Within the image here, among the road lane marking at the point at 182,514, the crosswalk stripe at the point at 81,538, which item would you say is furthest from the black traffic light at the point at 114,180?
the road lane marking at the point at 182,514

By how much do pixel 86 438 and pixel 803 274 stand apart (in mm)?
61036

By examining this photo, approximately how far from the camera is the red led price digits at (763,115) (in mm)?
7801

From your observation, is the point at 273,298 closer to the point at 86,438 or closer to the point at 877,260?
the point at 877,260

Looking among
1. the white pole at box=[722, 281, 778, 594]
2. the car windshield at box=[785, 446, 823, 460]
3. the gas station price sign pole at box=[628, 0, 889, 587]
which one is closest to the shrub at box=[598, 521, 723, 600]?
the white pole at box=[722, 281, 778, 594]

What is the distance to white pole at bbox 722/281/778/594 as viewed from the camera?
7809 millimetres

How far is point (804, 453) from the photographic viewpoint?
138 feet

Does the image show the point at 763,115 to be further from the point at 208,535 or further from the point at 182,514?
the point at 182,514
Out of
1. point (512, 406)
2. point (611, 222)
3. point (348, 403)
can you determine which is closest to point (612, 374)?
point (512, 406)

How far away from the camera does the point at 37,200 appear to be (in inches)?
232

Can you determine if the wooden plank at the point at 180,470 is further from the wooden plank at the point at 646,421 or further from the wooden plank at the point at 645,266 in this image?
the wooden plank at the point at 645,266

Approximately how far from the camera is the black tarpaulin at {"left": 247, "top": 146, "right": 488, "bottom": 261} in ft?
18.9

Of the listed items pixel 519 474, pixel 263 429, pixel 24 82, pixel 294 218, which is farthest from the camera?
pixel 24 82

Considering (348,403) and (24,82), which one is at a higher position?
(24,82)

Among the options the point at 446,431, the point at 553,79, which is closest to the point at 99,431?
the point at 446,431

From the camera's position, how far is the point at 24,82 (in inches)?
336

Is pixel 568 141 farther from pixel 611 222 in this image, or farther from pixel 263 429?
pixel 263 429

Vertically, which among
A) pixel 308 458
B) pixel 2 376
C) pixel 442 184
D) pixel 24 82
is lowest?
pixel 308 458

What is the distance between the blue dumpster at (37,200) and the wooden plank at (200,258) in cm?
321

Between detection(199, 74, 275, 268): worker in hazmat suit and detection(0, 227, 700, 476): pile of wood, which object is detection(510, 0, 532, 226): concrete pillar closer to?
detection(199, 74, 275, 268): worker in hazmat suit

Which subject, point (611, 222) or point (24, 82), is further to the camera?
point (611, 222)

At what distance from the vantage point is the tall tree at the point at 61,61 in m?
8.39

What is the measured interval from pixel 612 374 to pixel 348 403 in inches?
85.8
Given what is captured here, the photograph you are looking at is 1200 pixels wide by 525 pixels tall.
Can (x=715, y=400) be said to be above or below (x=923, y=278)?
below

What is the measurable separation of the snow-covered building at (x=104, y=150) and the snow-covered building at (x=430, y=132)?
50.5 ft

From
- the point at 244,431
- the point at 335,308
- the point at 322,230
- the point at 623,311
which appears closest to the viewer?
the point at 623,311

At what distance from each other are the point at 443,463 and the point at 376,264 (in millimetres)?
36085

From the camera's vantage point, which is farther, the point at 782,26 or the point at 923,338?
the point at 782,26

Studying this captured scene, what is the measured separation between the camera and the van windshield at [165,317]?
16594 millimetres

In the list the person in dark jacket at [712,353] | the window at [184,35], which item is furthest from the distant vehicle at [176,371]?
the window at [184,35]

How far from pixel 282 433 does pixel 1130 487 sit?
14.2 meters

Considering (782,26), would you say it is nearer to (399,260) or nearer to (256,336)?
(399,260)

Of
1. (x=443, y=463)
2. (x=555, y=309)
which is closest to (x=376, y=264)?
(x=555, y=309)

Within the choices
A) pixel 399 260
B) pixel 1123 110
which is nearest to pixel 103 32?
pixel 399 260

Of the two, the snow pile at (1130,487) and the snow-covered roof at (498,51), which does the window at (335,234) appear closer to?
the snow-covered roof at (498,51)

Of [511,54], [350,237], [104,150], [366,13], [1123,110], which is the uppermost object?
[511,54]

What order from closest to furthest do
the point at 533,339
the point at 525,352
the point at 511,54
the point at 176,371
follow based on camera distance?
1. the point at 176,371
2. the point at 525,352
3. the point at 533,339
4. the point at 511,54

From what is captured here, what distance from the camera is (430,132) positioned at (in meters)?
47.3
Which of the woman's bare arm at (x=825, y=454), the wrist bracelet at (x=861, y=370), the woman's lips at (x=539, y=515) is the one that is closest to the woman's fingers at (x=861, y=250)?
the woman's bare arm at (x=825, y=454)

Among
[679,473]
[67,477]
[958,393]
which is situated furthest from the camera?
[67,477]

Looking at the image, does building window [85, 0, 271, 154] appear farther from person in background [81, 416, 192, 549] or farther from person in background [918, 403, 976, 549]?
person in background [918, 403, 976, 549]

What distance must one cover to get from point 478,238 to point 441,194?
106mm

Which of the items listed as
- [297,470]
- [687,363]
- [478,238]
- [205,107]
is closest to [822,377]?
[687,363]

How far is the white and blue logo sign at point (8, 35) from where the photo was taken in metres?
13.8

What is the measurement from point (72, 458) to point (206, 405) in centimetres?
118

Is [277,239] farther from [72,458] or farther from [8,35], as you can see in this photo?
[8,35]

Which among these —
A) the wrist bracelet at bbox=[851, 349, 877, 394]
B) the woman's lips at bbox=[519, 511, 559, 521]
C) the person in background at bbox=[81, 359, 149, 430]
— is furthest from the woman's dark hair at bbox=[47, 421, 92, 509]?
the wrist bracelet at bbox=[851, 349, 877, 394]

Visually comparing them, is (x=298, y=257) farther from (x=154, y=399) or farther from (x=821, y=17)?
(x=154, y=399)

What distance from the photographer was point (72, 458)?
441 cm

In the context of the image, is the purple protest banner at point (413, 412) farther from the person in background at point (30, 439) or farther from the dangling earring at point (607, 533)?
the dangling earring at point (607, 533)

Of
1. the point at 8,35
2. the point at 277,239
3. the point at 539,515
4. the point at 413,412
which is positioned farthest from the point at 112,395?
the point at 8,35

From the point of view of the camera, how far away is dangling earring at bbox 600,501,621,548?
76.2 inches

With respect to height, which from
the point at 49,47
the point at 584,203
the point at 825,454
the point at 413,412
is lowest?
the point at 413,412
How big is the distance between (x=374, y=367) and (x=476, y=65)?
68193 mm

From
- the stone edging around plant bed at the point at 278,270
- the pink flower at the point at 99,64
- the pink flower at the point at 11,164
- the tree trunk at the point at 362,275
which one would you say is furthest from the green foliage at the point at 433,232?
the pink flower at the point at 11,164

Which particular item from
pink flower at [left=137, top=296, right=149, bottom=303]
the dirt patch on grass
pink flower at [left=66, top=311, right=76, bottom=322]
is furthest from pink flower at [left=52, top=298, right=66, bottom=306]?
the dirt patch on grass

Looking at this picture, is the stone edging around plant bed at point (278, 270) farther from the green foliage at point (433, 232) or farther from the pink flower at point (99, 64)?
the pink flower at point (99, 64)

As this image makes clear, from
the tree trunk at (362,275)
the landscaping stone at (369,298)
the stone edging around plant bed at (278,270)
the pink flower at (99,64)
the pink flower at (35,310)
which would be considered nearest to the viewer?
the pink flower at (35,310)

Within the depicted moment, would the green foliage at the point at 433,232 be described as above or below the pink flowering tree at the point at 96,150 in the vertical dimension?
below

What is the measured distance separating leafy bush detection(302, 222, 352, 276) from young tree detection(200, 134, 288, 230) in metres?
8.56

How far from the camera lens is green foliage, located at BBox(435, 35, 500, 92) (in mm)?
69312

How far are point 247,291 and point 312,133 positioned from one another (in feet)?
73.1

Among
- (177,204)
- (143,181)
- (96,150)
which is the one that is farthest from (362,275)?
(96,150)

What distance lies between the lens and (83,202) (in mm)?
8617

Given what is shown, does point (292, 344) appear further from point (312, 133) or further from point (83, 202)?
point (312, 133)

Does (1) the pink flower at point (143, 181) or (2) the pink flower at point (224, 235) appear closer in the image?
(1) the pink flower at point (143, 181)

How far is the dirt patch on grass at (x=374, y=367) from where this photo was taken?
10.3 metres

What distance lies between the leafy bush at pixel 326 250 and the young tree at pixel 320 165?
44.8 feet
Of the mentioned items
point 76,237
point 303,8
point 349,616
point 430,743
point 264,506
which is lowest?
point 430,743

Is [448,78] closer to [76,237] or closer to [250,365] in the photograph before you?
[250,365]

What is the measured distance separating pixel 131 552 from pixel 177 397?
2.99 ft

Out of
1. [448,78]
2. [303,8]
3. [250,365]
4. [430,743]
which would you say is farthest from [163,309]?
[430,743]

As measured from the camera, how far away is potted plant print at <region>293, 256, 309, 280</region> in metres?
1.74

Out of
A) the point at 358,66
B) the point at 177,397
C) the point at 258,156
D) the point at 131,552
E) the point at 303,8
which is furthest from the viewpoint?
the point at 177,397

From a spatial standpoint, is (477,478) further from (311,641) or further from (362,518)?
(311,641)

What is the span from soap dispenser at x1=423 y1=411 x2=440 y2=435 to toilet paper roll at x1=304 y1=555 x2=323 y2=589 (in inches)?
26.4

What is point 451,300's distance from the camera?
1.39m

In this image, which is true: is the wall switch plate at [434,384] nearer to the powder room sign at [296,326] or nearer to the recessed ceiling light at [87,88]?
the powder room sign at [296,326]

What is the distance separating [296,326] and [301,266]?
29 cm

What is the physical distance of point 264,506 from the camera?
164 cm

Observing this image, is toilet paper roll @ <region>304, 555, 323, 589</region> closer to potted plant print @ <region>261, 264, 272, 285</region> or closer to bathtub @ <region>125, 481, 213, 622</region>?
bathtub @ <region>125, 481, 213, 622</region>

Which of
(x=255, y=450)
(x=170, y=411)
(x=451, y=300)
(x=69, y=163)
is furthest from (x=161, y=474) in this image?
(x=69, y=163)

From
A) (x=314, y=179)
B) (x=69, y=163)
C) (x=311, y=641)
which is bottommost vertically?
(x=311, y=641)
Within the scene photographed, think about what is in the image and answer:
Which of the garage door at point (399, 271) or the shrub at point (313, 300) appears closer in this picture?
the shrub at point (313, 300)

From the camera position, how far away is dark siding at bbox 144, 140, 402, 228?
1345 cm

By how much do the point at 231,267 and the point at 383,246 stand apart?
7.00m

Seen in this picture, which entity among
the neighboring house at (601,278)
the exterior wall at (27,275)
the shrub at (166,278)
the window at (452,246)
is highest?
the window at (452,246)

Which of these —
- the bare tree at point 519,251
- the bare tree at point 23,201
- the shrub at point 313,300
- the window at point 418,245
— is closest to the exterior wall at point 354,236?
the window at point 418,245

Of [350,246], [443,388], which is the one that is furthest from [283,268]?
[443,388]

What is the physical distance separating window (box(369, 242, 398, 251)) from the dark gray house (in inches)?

## WRITTEN PROBLEM:
Could you copy out the rows word for word, everything from the line containing "What is the span" down to the last of the rows?

## ANSWER TO THE TASK:
What is the span from soap dispenser at x1=423 y1=411 x2=440 y2=435 to toilet paper roll at x1=304 y1=555 x2=323 y2=589 (in inches)?
26.4

What is point 451,300's distance from the camera?
1.39m

In this image, which is true: is the wall switch plate at [434,384] nearer to the powder room sign at [296,326] or nearer to the recessed ceiling light at [87,88]?
the powder room sign at [296,326]

What is the distance separating [296,326] and [301,266]?
29 cm

What is the physical distance of point 264,506 from the camera?
164 cm

Observing this image, is toilet paper roll @ <region>304, 555, 323, 589</region> closer to potted plant print @ <region>261, 264, 272, 285</region> or closer to bathtub @ <region>125, 481, 213, 622</region>?
bathtub @ <region>125, 481, 213, 622</region>

Which of
(x=255, y=450)
(x=170, y=411)
(x=451, y=300)
(x=69, y=163)
is furthest from (x=161, y=474) in this image?
(x=69, y=163)

From
A) (x=314, y=179)
B) (x=69, y=163)
C) (x=311, y=641)
which is bottommost vertically?
(x=311, y=641)
Within the scene photographed, think about what is in the image and answer:
Which of the garage door at point (399, 271) or the shrub at point (313, 300) appears closer in this picture?
the shrub at point (313, 300)

From the camera position, how far away is dark siding at bbox 144, 140, 402, 228?
1345 cm

By how much do the point at 231,267 and the point at 383,246 stand apart?
7.00m

Seen in this picture, which entity among
the neighboring house at (601,278)
the exterior wall at (27,275)
the shrub at (166,278)
the window at (452,246)
is highest?
the window at (452,246)

Which of these —
- the bare tree at point 519,251
- the bare tree at point 23,201
- the shrub at point 313,300
- the window at point 418,245
— is closest to the exterior wall at point 354,236?
the window at point 418,245

Of [350,246], [443,388], which is the one that is furthest from [283,268]?
[443,388]

What is the physical distance separating window (box(369, 242, 398, 251)) from the dark gray house (in inches)?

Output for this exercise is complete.